Exercise task:
Rewrite the lines from the start through the line that contains "450, 299</bbox> <", changing "nearer" to "closer" and keeping everything else the same. Leave the pictures out.

Rows from a dataset on spatial reasoning:
+---+

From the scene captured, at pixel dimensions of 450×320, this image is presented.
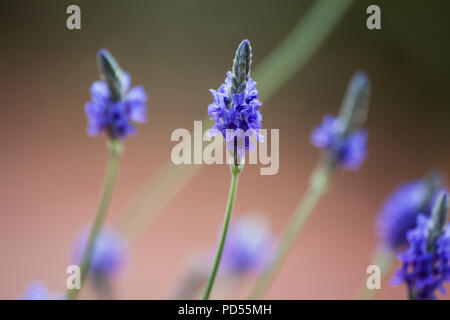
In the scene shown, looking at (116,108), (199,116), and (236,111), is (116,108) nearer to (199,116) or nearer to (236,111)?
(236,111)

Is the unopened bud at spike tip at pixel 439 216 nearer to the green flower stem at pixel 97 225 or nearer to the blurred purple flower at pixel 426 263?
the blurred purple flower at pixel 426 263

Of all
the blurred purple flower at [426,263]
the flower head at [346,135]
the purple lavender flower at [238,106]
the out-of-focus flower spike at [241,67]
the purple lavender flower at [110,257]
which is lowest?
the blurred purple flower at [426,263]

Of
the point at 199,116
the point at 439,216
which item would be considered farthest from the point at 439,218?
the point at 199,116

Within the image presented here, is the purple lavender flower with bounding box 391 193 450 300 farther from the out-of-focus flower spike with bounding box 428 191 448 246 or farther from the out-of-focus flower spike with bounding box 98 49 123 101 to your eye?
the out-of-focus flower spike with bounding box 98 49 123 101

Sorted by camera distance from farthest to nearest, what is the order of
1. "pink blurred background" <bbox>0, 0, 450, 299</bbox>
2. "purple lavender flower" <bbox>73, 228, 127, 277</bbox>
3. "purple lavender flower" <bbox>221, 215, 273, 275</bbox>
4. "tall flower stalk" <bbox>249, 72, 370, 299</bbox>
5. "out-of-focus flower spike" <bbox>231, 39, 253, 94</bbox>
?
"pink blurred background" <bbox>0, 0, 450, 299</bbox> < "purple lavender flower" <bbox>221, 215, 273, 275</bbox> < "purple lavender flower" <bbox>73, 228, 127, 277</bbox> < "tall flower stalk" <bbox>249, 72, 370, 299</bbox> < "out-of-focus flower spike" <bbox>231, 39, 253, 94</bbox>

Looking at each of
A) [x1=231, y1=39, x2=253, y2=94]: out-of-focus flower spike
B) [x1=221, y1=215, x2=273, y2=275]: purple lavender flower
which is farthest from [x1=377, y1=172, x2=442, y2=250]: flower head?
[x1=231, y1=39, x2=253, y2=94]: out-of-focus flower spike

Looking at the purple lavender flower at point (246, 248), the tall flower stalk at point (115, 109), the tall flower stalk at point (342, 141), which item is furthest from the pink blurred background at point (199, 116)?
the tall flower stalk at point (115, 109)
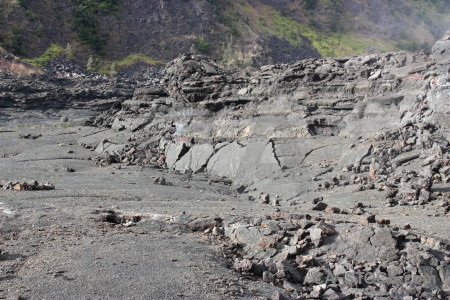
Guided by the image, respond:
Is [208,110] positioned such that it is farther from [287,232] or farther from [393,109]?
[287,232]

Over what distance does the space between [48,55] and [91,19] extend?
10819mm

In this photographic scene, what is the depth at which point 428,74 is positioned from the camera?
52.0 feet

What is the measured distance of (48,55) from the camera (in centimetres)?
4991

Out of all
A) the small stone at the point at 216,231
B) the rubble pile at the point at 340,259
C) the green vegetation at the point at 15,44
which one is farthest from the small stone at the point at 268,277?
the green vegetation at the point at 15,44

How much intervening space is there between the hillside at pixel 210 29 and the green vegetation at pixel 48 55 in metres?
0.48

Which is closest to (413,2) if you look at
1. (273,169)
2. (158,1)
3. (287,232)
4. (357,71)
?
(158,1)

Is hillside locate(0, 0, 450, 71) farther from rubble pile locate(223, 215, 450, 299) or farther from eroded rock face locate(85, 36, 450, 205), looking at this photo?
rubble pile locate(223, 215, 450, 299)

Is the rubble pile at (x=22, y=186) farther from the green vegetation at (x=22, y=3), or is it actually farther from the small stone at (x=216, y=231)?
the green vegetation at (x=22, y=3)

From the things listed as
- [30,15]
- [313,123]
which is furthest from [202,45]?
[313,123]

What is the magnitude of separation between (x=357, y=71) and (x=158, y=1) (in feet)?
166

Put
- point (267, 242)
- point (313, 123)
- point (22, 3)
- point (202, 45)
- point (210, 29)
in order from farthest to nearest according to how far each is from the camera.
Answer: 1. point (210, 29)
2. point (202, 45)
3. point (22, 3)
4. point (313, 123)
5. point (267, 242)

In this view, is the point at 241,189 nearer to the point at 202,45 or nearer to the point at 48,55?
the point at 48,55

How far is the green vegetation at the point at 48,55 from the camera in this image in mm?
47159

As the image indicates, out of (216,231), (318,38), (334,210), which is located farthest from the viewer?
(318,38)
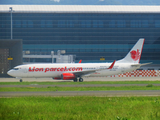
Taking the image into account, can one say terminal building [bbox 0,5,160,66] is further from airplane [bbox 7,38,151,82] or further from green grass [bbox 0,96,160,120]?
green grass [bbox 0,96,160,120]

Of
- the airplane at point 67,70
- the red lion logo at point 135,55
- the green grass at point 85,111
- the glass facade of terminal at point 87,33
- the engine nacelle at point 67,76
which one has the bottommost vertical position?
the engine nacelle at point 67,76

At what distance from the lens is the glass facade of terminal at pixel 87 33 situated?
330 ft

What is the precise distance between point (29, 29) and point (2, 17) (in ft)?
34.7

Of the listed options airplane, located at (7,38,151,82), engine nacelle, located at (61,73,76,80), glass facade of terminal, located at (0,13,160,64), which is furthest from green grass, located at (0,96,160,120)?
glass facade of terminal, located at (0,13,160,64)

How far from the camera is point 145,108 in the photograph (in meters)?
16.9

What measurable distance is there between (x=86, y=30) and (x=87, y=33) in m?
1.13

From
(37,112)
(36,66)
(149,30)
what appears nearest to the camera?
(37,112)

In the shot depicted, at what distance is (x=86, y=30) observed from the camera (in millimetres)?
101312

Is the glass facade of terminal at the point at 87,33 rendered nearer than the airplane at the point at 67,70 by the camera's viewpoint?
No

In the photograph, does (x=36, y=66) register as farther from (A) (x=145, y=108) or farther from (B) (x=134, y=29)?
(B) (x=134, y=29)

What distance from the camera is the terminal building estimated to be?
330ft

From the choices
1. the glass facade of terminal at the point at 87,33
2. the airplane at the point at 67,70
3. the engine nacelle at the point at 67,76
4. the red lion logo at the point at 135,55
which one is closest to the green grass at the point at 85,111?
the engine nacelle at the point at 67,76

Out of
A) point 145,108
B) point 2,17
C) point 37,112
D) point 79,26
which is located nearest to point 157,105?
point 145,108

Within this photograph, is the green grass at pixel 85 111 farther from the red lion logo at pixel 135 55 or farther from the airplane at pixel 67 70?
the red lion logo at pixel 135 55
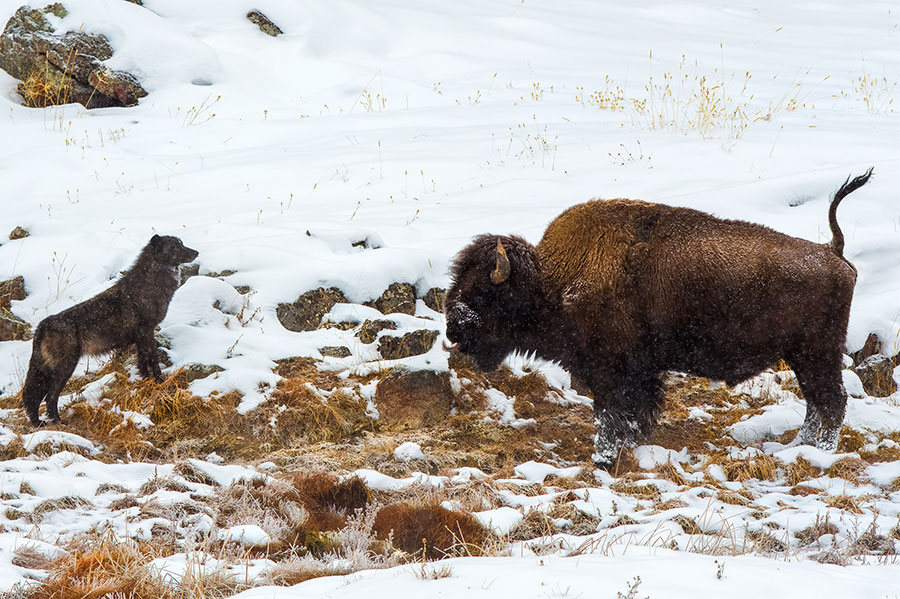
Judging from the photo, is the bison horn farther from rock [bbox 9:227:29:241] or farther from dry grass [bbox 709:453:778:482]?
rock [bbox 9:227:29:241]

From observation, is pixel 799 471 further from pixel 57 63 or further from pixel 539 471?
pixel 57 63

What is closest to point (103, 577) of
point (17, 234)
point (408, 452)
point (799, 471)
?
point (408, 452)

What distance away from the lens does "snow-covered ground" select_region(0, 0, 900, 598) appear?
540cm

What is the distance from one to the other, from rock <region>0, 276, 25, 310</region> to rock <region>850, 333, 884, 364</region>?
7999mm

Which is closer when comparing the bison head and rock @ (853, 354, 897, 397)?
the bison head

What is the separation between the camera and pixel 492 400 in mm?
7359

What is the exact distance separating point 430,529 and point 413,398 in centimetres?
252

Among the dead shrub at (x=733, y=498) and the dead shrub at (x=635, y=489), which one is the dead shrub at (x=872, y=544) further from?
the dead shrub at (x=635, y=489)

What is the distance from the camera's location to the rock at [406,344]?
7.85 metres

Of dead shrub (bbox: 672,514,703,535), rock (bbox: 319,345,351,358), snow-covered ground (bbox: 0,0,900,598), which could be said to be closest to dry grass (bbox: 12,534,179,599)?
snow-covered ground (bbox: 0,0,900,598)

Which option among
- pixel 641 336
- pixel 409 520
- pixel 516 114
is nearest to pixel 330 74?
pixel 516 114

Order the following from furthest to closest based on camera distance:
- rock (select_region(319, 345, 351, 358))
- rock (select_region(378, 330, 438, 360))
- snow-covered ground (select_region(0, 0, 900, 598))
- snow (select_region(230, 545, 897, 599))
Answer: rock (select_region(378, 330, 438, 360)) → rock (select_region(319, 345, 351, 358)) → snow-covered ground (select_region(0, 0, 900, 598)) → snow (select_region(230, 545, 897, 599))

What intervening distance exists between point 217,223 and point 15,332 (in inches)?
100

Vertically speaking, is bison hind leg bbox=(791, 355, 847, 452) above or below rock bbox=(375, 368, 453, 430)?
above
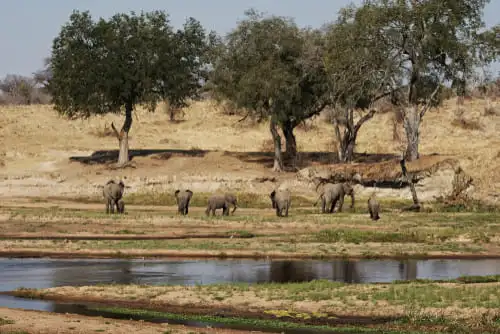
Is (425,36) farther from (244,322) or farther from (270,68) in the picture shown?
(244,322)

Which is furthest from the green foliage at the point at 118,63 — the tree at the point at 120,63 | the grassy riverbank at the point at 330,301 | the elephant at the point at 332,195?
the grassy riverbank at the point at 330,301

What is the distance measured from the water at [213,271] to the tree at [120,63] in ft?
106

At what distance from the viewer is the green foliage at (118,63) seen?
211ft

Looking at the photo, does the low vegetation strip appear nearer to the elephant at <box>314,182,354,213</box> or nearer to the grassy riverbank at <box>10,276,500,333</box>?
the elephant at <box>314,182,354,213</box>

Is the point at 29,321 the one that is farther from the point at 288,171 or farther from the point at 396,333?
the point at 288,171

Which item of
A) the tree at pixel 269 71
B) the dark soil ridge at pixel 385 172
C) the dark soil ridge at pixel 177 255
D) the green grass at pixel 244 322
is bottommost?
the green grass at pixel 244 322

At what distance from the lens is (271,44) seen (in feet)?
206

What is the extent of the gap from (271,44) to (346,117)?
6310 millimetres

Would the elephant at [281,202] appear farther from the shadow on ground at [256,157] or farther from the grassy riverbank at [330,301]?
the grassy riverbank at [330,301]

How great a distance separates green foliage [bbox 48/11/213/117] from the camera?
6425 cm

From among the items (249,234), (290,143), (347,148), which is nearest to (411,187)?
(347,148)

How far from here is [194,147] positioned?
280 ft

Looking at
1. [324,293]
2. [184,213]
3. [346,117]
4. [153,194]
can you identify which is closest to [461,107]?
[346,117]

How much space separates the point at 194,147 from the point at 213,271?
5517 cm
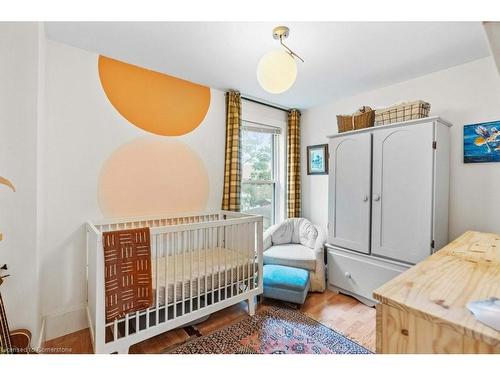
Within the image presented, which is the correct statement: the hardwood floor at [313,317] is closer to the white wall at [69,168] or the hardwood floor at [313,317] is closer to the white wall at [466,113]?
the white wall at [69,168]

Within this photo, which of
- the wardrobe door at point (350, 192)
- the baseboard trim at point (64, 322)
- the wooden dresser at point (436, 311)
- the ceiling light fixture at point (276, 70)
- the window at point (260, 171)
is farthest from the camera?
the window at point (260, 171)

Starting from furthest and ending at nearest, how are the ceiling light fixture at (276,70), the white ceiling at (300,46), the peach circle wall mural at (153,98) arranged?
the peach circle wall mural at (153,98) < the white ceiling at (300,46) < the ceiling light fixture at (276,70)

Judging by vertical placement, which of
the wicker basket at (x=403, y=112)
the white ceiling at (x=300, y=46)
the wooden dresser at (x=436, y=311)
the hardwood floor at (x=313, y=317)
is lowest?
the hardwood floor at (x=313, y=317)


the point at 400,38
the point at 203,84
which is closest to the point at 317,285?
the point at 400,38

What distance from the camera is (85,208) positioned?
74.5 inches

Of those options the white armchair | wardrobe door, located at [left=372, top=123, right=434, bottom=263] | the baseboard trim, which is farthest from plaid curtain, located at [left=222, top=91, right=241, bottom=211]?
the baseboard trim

+---+

Output:
From the scene captured, at pixel dimensions of 450×320, this image is presented.
In the scene shown, looking at (116,108), (199,116), and (236,111), is (116,108) closer to (199,116) or closer to (236,111)?
(236,111)

Is the unopened bud at spike tip at pixel 439 216 closer to the green flower stem at pixel 97 225 or closer to the blurred purple flower at pixel 426 263?
the blurred purple flower at pixel 426 263

Of all
the blurred purple flower at [426,263]
the flower head at [346,135]
the purple lavender flower at [238,106]
the out-of-focus flower spike at [241,67]
the purple lavender flower at [110,257]
which is lowest?
the blurred purple flower at [426,263]

Of
the point at 199,116
the point at 439,216
which item would be considered farthest from the point at 439,218?
the point at 199,116

Within the image presented here, is the purple lavender flower with bounding box 391 193 450 300 farther from the out-of-focus flower spike with bounding box 428 191 448 246 or farther from the out-of-focus flower spike with bounding box 98 49 123 101 to your eye?
the out-of-focus flower spike with bounding box 98 49 123 101

Sorted by camera distance from farthest to nearest, what is the order of
1. "pink blurred background" <bbox>0, 0, 450, 299</bbox>
2. "purple lavender flower" <bbox>73, 228, 127, 277</bbox>
3. "purple lavender flower" <bbox>221, 215, 273, 275</bbox>
4. "tall flower stalk" <bbox>249, 72, 370, 299</bbox>
5. "out-of-focus flower spike" <bbox>231, 39, 253, 94</bbox>
?
"pink blurred background" <bbox>0, 0, 450, 299</bbox> < "purple lavender flower" <bbox>221, 215, 273, 275</bbox> < "purple lavender flower" <bbox>73, 228, 127, 277</bbox> < "tall flower stalk" <bbox>249, 72, 370, 299</bbox> < "out-of-focus flower spike" <bbox>231, 39, 253, 94</bbox>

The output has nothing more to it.